■ Page extract ■
=== Section Start ===

A greatest hits usually signifies the end of an era for a band. The perfect example is Breaking Benjamin's greatest hits release that came out on Hollywood Records a few years ago. The band hasn't been heard from since then. (If there's a big announcement in three weeks, you can thank me for the reverse jinx.) Anyway, greatest hits albums can signify the end of a band or the end of the band's tenure on a label. Evidently that's not the case with Chevelle. At the end of 2012 they released their greatest hits album with Epic Records, Stray Arrows. Now in April of 2014, they're back with a new album, La Gargola - also out on Epic Records.

=== Section End ===

■ Work item ■
Rewrite the passage on Chevelle starting at "A greatest hits" and ending at "on Epic Records.", changing "Epic Records" to "Columbia Records". The material that follows has no connection to the passage on Chevelle.

■ Collected data ■
=== Section Start ===

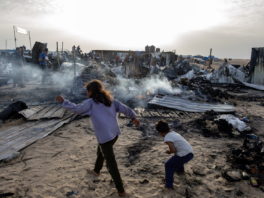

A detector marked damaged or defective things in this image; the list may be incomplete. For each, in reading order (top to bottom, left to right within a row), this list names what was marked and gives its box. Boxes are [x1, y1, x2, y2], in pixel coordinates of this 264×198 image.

=== Section End ===

■ Solution for this exercise ■
A greatest hits usually signifies the end of an era for a band. The perfect example is Breaking Benjamin's greatest hits release that came out on Hollywood Records a few years ago. The band hasn't been heard from since then. (If there's a big announcement in three weeks, you can thank me for the reverse jinx.) Anyway, greatest hits albums can signify the end of a band or the end of the band's tenure on a label. Evidently that's not the case with Chevelle. At the end of 2012 they released their greatest hits album with Columbia Records, Stray Arrows. Now in April of 2014, they're back with a new album, La Gargola - also out on Columbia Records.